**Job A**:
Answer these questions about the season simulation text:
(i) In the simulated seasons, which draft pick did the Packers get every time?
(ii) What kind of model is given as an example of data that keeps updating as the simulation progresses?
(iii) According to the code comments, on which games will the simulator not allow ties?
**Job B**:
Write the next part of the season simulation text, picking up right after its final line.

**Reading text**:

Similarly, the Packers always go 0-16, and never make the playoffs. While in these simulated seasons they got the #1 draft pick every time, they aren't guaranteed to do so. Using the same logic as above, sometimes the Washington Commanders will go 0-16 too, and may beat the Packers out for the #1 pick through tiebreakers.

Passing Data in from One Week to the Next

Sometimes though you want your data to keep updating as the simulation progresses. For example, an Elo-based model that updates each team's Elo after each game. You can pass in the starting Elo values per team, and as games are simulated, update the Elo values for each team and store them in the teams data. This column will be part of the teams data passed into your function when the following week is simulated and your function is called.

Read the comments in the code below for specific tips on doing this but here are good ones:

elo_model <- function(teams, games, week_num, ...) {

  # round out (away from zero)
  # this way the simulator never simulates a tie
  # the simulator will still allow ties to be simulated if you want
  # ... but not on playoff games
  round_out <- function(x) {
    x[!is.na(x) & x < 0] <- floor(x[!is.na(x) & x < 0])
    x[!is.na(x) & x > 0] <- ceiling(x[!is.na(x) & x > 0])
    return(x)
  }

  # we're going to store elo as a new columns in the teams data
  # it won't start off there of course, so we need to determine it
  # from our arguments
  if (!("elo" %in% colnames(teams))) {
    args <- list(...)

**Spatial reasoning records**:

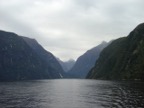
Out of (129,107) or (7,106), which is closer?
(129,107)

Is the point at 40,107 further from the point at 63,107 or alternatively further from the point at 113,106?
the point at 113,106

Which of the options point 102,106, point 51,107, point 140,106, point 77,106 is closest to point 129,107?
point 140,106

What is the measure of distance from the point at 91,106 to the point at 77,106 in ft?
12.7

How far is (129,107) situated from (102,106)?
7545 millimetres

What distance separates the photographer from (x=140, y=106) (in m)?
66.6

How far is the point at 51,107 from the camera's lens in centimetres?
6900

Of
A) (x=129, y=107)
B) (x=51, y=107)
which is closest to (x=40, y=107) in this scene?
(x=51, y=107)

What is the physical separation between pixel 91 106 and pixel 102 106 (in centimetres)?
302

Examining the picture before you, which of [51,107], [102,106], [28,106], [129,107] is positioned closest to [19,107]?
[28,106]

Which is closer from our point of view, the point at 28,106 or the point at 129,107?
the point at 129,107

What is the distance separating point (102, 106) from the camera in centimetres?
6969

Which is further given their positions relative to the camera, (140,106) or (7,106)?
(7,106)

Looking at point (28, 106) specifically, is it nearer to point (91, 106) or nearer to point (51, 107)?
point (51, 107)

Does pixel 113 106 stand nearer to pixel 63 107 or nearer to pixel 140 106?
pixel 140 106
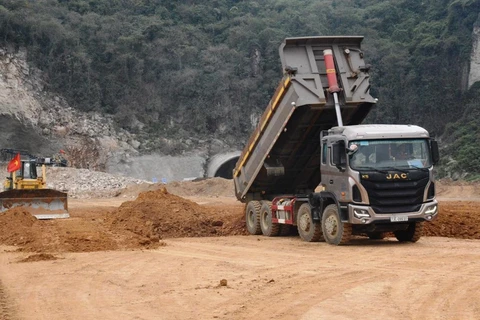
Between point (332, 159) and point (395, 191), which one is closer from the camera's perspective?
point (395, 191)

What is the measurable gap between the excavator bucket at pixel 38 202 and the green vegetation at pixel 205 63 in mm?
37259

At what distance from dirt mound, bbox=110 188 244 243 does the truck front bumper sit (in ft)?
21.7

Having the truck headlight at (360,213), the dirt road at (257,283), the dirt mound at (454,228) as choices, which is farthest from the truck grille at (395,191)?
the dirt mound at (454,228)

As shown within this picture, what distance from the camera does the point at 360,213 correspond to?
14.5 metres

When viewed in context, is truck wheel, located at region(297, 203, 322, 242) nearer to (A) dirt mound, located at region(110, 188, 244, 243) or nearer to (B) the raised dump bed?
(B) the raised dump bed

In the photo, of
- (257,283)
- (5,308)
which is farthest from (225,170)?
(5,308)

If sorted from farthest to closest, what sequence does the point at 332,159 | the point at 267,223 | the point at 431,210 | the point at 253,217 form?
1. the point at 253,217
2. the point at 267,223
3. the point at 332,159
4. the point at 431,210

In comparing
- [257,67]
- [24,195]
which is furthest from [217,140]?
[24,195]

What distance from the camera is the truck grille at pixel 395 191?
47.4ft

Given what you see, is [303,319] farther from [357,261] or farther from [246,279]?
[357,261]

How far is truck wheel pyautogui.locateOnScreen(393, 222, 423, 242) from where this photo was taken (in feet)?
50.7

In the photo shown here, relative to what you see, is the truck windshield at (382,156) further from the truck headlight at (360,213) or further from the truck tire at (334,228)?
the truck tire at (334,228)

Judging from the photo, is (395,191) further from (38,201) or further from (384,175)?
(38,201)

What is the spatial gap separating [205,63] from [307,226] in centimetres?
5188
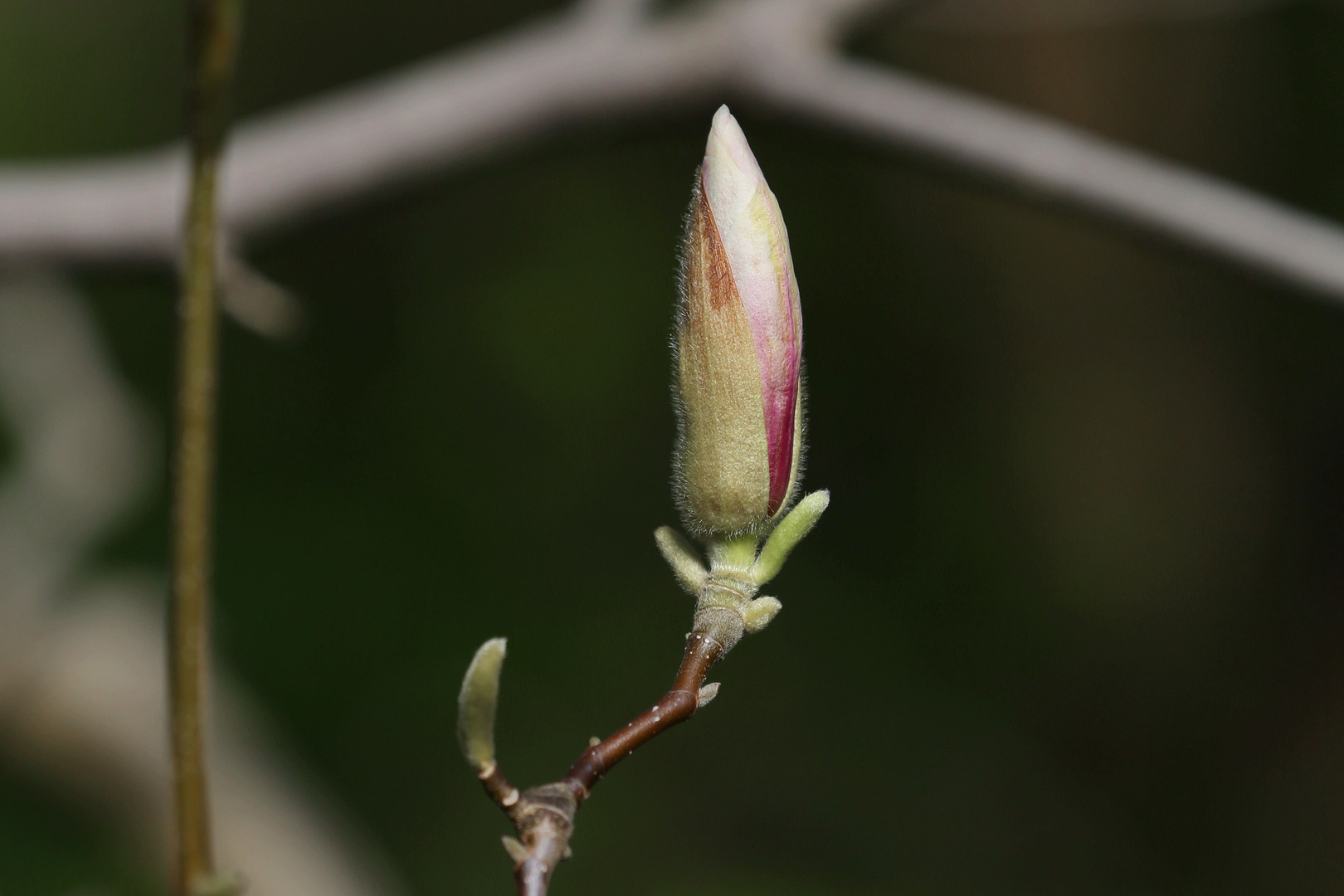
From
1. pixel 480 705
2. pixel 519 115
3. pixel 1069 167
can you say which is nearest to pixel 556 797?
pixel 480 705

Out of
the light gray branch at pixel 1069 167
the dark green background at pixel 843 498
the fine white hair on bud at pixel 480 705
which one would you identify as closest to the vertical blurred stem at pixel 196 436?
the fine white hair on bud at pixel 480 705

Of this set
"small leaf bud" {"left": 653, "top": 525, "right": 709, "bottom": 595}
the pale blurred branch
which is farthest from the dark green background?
"small leaf bud" {"left": 653, "top": 525, "right": 709, "bottom": 595}

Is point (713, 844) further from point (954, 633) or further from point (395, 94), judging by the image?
point (395, 94)

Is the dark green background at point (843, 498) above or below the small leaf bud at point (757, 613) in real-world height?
above

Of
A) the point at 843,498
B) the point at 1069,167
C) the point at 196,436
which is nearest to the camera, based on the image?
the point at 196,436

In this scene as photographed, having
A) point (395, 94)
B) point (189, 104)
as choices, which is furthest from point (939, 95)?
point (189, 104)

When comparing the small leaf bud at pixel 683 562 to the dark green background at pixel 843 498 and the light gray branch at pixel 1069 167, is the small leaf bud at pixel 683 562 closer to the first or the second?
the light gray branch at pixel 1069 167

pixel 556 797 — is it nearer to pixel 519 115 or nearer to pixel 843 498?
pixel 519 115
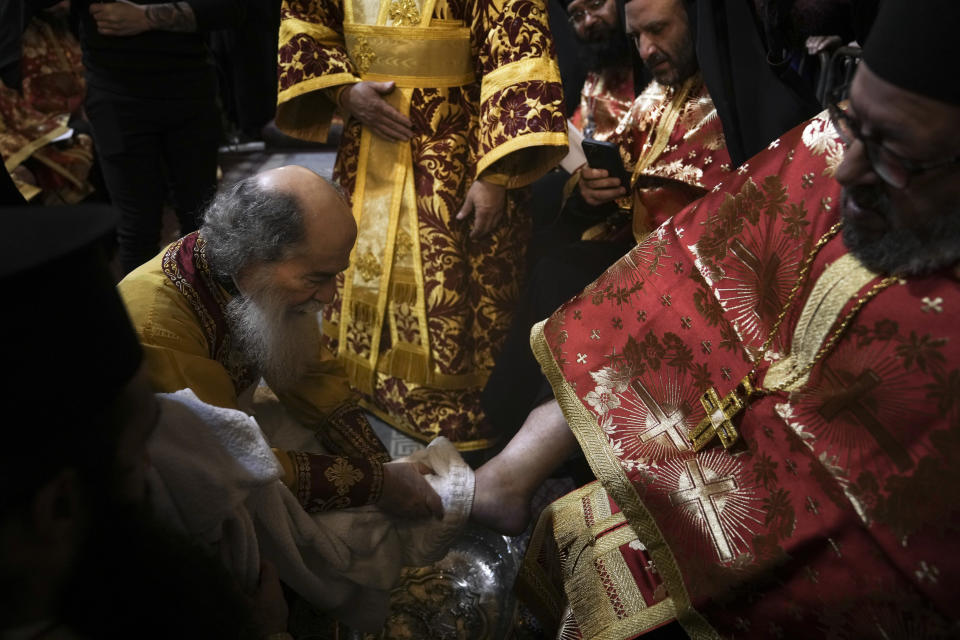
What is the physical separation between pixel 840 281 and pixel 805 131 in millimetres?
357

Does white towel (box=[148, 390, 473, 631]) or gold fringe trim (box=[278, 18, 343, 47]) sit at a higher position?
gold fringe trim (box=[278, 18, 343, 47])

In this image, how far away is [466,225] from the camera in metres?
2.48

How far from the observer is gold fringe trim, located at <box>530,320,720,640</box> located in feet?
4.42

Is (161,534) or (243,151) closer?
(161,534)

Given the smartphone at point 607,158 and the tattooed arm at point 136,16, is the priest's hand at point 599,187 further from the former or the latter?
the tattooed arm at point 136,16

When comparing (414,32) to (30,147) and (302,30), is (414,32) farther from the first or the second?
(30,147)

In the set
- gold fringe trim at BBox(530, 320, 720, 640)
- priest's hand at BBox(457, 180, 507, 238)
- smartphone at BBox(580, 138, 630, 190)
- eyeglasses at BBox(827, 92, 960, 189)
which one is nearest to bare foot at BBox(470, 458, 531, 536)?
gold fringe trim at BBox(530, 320, 720, 640)

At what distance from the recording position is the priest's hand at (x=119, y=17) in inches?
102

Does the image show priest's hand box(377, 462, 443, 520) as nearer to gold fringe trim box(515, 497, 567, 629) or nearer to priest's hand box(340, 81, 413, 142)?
gold fringe trim box(515, 497, 567, 629)

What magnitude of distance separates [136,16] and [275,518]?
6.83ft

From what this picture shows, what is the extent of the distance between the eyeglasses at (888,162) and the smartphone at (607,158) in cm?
108

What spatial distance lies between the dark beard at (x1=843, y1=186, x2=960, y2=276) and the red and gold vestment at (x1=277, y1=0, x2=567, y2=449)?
1113 mm

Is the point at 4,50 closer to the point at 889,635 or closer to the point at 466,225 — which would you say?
the point at 466,225

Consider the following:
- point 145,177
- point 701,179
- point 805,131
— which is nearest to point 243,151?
point 145,177
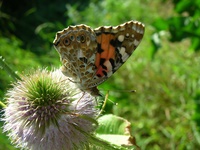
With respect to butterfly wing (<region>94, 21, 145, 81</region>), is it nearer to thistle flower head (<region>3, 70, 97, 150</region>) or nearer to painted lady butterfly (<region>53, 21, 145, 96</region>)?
painted lady butterfly (<region>53, 21, 145, 96</region>)

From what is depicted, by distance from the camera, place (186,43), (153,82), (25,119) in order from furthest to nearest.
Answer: (186,43) → (153,82) → (25,119)

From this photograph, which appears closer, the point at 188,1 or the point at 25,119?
the point at 25,119

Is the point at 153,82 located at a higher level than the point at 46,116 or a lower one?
higher

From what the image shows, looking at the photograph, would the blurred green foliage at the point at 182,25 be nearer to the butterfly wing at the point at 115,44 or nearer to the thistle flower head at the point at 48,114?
the butterfly wing at the point at 115,44

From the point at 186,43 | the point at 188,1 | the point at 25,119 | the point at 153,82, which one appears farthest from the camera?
the point at 186,43

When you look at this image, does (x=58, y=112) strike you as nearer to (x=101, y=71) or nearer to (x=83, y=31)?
(x=101, y=71)

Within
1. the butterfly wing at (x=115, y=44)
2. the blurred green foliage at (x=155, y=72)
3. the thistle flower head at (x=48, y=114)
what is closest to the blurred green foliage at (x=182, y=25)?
the blurred green foliage at (x=155, y=72)

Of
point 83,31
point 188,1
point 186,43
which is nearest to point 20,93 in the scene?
point 83,31
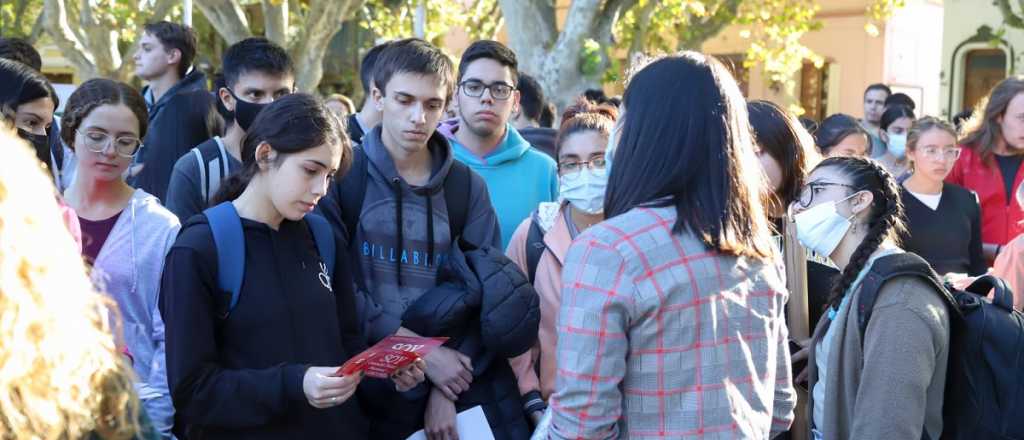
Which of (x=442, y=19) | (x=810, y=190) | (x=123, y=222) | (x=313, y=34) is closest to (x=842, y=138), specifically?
(x=810, y=190)

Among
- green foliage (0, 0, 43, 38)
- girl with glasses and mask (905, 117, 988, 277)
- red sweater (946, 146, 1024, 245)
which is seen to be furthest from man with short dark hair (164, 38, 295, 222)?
green foliage (0, 0, 43, 38)

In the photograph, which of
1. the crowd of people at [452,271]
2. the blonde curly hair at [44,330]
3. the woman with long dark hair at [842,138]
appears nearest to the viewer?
the blonde curly hair at [44,330]

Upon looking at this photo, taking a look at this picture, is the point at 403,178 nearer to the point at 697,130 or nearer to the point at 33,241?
the point at 697,130

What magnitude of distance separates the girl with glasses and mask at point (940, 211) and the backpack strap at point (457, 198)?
3.01 meters

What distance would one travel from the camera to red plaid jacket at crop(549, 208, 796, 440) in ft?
8.14

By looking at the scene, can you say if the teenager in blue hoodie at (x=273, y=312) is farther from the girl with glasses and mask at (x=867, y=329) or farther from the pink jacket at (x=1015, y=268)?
the pink jacket at (x=1015, y=268)

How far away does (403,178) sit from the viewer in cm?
392

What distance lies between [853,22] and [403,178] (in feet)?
73.9

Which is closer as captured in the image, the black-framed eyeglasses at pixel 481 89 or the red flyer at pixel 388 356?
the red flyer at pixel 388 356

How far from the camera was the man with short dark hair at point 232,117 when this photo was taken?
4285 mm

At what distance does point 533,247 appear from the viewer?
4.10 m

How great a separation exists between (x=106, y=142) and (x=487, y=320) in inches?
59.1

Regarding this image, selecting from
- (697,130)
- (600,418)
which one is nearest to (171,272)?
(600,418)

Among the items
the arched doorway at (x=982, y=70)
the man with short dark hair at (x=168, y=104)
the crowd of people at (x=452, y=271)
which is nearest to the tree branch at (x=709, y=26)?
the arched doorway at (x=982, y=70)
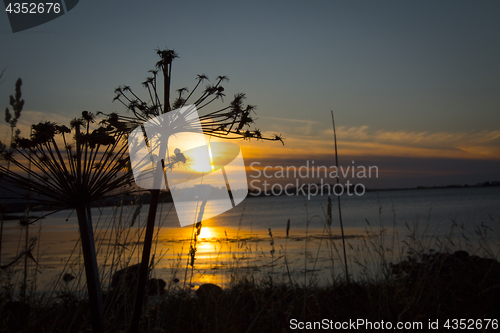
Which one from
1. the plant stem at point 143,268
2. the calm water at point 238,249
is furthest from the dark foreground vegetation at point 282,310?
the plant stem at point 143,268

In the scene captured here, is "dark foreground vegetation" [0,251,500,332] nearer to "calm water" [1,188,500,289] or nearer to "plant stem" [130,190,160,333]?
"calm water" [1,188,500,289]

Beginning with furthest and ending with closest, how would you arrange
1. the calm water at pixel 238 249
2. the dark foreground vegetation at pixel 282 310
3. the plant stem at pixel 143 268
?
the calm water at pixel 238 249 → the dark foreground vegetation at pixel 282 310 → the plant stem at pixel 143 268

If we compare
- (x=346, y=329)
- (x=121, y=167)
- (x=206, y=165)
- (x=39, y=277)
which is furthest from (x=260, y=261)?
(x=121, y=167)

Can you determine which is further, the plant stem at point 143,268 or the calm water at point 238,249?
the calm water at point 238,249

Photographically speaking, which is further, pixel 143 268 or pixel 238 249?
pixel 238 249

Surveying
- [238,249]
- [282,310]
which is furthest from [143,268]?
[238,249]

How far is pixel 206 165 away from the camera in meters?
2.53

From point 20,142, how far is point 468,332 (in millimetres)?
4662

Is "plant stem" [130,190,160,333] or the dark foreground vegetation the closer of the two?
"plant stem" [130,190,160,333]

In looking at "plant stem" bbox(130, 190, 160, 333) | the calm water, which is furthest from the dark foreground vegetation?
"plant stem" bbox(130, 190, 160, 333)

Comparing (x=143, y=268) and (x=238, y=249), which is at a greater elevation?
(x=143, y=268)

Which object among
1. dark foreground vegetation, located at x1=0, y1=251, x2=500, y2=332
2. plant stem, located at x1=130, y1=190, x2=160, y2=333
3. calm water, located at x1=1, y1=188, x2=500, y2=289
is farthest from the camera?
calm water, located at x1=1, y1=188, x2=500, y2=289

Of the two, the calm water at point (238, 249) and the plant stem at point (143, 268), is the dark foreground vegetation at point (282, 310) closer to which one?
the calm water at point (238, 249)

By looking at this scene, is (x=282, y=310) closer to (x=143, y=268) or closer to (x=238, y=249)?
(x=238, y=249)
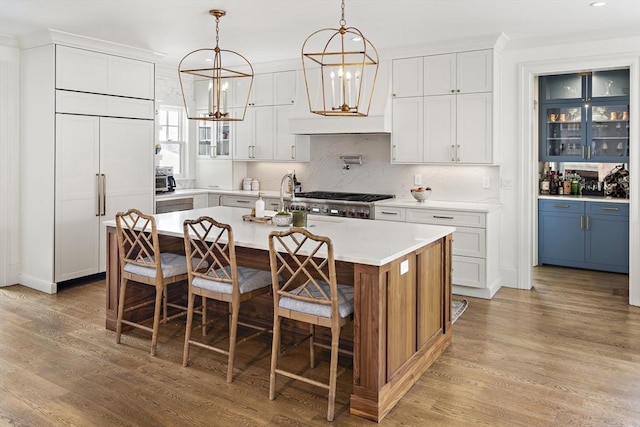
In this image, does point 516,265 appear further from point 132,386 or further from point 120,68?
point 120,68

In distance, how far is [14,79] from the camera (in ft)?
17.5

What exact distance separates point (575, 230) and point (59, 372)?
5.85 m

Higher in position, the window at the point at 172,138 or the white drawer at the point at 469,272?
the window at the point at 172,138

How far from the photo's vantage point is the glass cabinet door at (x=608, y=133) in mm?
6402

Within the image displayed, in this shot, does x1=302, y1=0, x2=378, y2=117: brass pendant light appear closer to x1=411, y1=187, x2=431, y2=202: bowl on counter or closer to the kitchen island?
x1=411, y1=187, x2=431, y2=202: bowl on counter

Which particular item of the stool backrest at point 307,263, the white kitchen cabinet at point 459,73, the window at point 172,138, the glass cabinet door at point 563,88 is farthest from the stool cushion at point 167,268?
the glass cabinet door at point 563,88

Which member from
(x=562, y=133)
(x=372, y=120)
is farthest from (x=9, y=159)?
(x=562, y=133)

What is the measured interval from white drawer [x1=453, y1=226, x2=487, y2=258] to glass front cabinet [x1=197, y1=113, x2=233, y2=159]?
3.44 meters

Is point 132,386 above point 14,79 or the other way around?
the other way around

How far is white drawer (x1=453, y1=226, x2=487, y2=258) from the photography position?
507 centimetres

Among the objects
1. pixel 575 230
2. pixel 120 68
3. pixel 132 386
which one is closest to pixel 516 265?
pixel 575 230

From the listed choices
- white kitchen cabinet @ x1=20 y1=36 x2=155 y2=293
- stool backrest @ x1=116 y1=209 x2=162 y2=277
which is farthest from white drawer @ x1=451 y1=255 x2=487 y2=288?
white kitchen cabinet @ x1=20 y1=36 x2=155 y2=293

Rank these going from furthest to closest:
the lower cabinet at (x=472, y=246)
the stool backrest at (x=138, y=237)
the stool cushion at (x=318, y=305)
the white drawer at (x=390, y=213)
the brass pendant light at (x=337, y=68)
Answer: the white drawer at (x=390, y=213) < the brass pendant light at (x=337, y=68) < the lower cabinet at (x=472, y=246) < the stool backrest at (x=138, y=237) < the stool cushion at (x=318, y=305)

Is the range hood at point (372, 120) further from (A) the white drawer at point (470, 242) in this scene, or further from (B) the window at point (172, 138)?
(B) the window at point (172, 138)
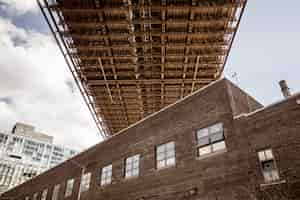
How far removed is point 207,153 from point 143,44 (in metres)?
9.02

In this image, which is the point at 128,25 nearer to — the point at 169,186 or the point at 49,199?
the point at 169,186

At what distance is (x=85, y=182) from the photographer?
23250mm

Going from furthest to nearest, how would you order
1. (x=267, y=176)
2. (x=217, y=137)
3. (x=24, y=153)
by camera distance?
(x=24, y=153) → (x=217, y=137) → (x=267, y=176)

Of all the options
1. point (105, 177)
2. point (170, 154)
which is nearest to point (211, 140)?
point (170, 154)

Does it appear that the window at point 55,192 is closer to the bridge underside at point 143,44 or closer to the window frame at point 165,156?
the bridge underside at point 143,44

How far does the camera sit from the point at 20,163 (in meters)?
108

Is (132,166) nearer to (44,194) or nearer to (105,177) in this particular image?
(105,177)

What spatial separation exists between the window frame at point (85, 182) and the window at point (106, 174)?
2092 millimetres

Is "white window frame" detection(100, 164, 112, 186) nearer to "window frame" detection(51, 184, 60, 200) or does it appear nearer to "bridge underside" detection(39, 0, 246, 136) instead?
"bridge underside" detection(39, 0, 246, 136)

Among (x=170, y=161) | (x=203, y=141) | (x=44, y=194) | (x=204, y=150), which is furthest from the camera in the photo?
(x=44, y=194)

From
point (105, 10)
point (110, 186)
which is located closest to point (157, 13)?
point (105, 10)

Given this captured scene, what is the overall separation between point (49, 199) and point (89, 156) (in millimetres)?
8406

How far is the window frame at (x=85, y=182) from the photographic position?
22670 mm

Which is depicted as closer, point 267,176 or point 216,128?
point 267,176
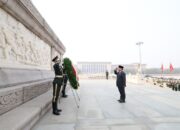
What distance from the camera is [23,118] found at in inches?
166


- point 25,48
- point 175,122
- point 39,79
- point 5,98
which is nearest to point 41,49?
point 39,79

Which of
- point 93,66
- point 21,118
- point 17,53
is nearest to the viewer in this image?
point 21,118

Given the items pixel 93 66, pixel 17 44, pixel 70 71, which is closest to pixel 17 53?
pixel 17 44

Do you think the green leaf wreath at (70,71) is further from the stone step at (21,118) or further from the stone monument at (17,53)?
the stone step at (21,118)

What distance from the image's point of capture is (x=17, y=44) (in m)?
6.56

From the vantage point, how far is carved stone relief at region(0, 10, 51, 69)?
557 centimetres

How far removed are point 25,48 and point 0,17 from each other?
82.4 inches

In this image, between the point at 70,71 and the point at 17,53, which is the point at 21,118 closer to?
the point at 17,53

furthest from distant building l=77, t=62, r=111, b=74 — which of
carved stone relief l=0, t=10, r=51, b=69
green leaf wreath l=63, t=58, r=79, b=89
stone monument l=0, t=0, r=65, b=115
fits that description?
green leaf wreath l=63, t=58, r=79, b=89

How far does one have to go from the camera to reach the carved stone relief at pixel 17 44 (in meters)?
5.57

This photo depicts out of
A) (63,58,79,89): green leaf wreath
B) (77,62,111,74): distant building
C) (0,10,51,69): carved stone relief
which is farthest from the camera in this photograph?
(77,62,111,74): distant building

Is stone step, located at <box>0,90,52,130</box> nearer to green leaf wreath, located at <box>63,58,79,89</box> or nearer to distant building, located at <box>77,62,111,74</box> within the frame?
green leaf wreath, located at <box>63,58,79,89</box>

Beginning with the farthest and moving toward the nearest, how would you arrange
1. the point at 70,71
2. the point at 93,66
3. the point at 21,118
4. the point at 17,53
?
the point at 93,66
the point at 70,71
the point at 17,53
the point at 21,118

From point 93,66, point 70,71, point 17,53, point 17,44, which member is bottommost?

**Expected answer A**:
(i) The #1 draft pick.
(ii) An Elo-based model that updates each team's Elo after each game.
(iii) Playoff games.

**Expected answer B**:
    if ("elo" %in% names(args)) {
      # pull the elo info from custom arguments
      teams <- teams |>
        dplyr::inner_join(args$elo |> dplyr::select(team, elo), by = c("team" = "team"))
    } else {
      # error with a friendly error message if no elo data is passed in
      stop("Pass in a tibble `elo` as an argument to `simulate_nfl()`")
    }
  }

  # isolate the ratings data by sim and by team only
  # we will want to join to the games data later and don't want excess columns
  ratings <- teams |> dplyr::select(sim, team, elo)

  # simulate game outcomes
  games <- games |>
    # add in the away team's elo to the game data
    # note we join on both `sim` and the team
    # always join on `sim` to make sure each sim cares about only its data
    dplyr::inner_join(ratings, by = c("sim" = "sim", "away_team" = "team")) |>
    dplyr::rename(away_elo = elo) |>
    # repeat for the home team as well
    dplyr::inner_join(ratings, by = c("sim" = "sim", "home_team" = "team")) |>
    dplyr::rename(home_elo = elo) |>
    dplyr::mutate(
      # calculate the elo difference
      elo_diff = home_elo - away_elo,
      # add in a small HFA amount if played at home
      elo_diff = elo_diff + ifelse(location == "Home", 20, 0),
      # make an adjustment for rest
      elo_diff = elo_diff + (home_rest - away_rest) / 7 * 25,
      # playoff games swing elo more
      elo_diff = elo_diff * ifelse(game_type == "REG", 1, 1.2),
      # from elo, we calculate the home team's win percentage
      wp = 1 / (10^(-elo_diff / 400) + 1),
      # we also can calculate the estimate (mean points home team wins by)
      estimate = elo_diff / 25,
      result = dplyr::case_when(
        # !!! ALWAYS DO THIS NEXT LINE IN YOUR `result` CHANGES !!!
        # you have to make sure you're only changing unfinished games in current week
        # if you don't do this, it will usually error out on a friendly error message
        is.na(result) & week == week_num ~ 
          as.integer(round_out(rnorm(n(), estimate, 13))),
        # if not this week or known result, leave as-is
        TRUE ~ as.integer(result)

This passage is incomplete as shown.